BEGIN Information

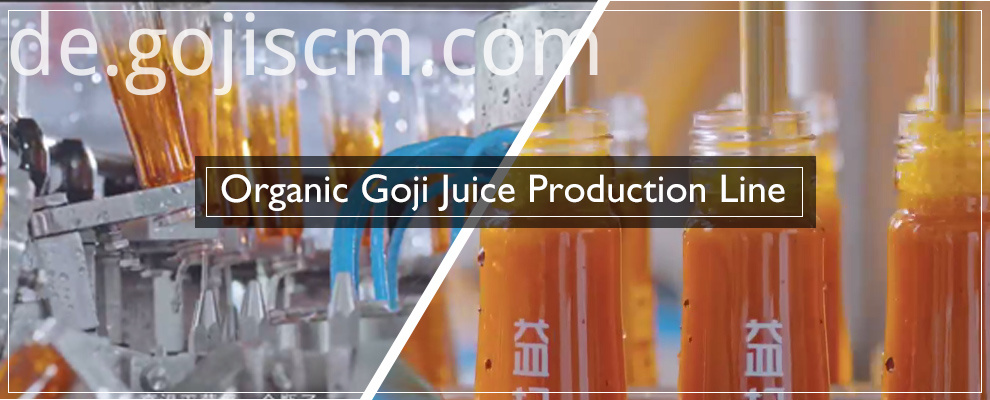 2017 Goji Berry Juice Production Line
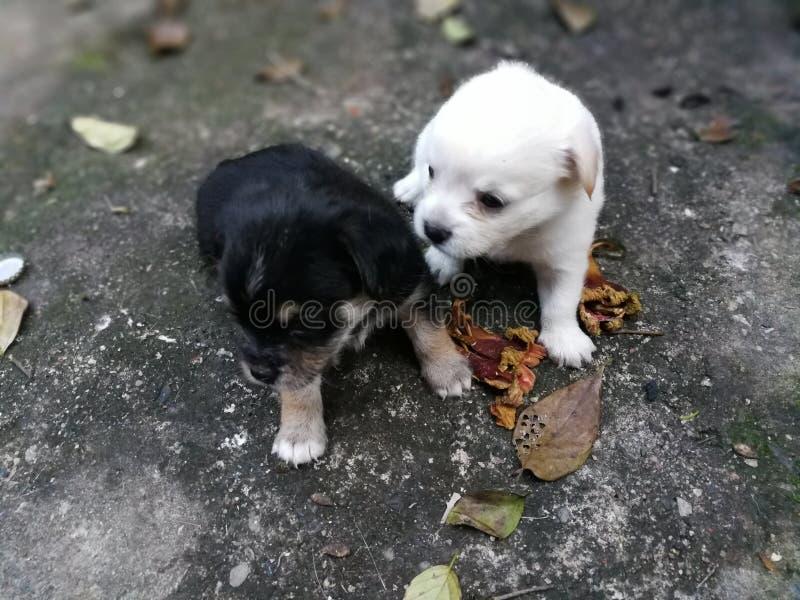 Quiérame amor mi perro fotografía de archivo libre de regalías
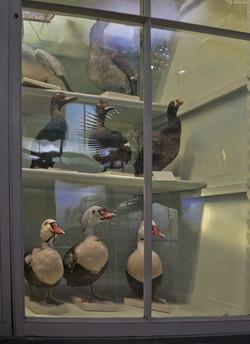 le placard à canards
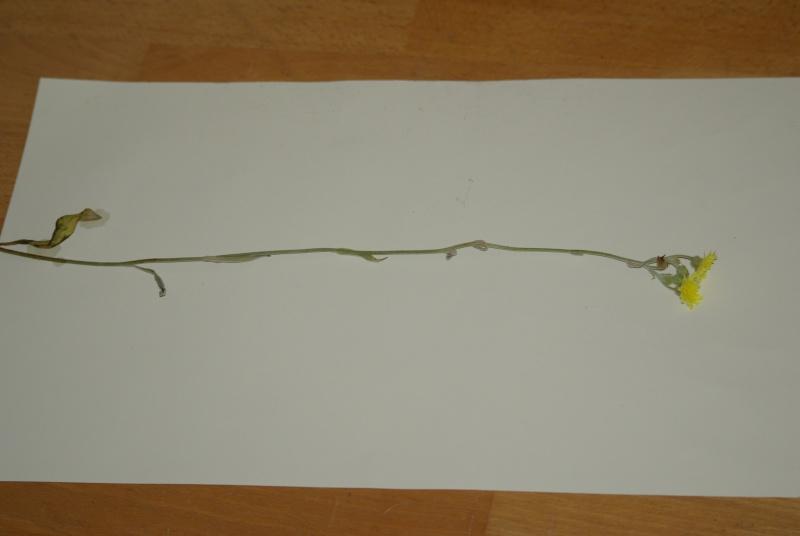 Asteracée ? [Andryala integrifolia] Imgp4911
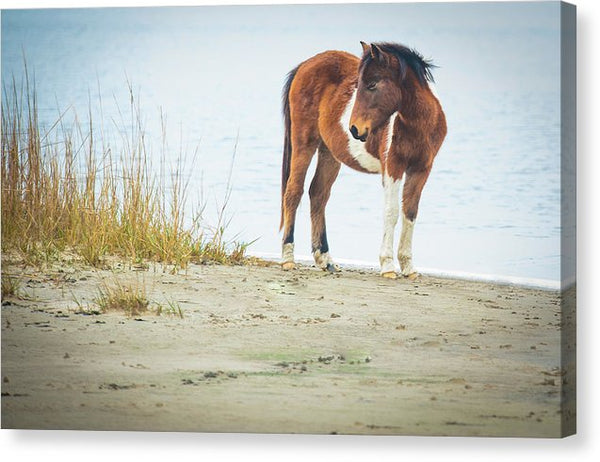 Chingoteague Pony On The Beach - Canvas Print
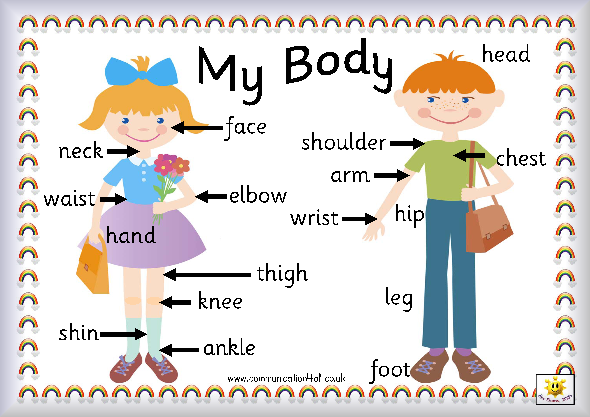 detailed lesson plan in parts of the body The lesson plan below is designed to be used with the drugs + your body: it isn't pretty poster/teaching guide, which includes a full-color mini-poster, four turnkey different parts of the body, including the brain, as well as the nonphysical effects on their lives (eg, difficult relationships, poor grades, problems with friends.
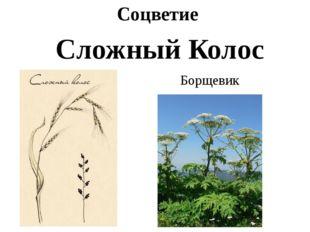 Соцветие Сложный Колос Борщевик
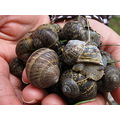 caracoles snails hands manos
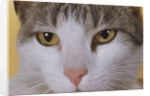 Face of a Cat by Corbis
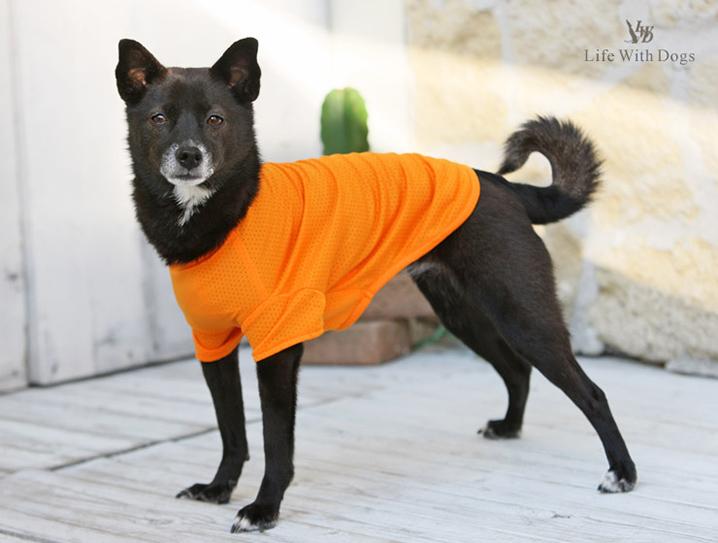 犬と生活 雨の日Tシャツ 柴犬 中型犬 レインコート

END Information

Problem details ▸
Excluding all images, transcribe the material word for word.

Result of this exercise ▸
 2017 Goji Berry Juice Production Line
 Quiérame amor mi perro fotografía de archivo libre de regalías
 le placard à canards
 Asteracée ? [Andryala integrifolia] Imgp4911
 Chingoteague Pony On The Beach - Canvas Print
 detailed lesson plan in parts of the body The lesson plan below is designed to be used with the drugs + your body: it isn't pretty poster/teaching guide, which includes a full-color mini-poster, four turnkey different parts of the body, including the brain, as well as the nonphysical effects on their lives (eg, difficult relationships, poor grades, problems with friends.
 Соцветие Сложный Колос Борщевик
 caracoles snails hands manos
 Face of a Cat by Corbis
 犬と生活 雨の日Tシャツ 柴犬 中型犬 レインコート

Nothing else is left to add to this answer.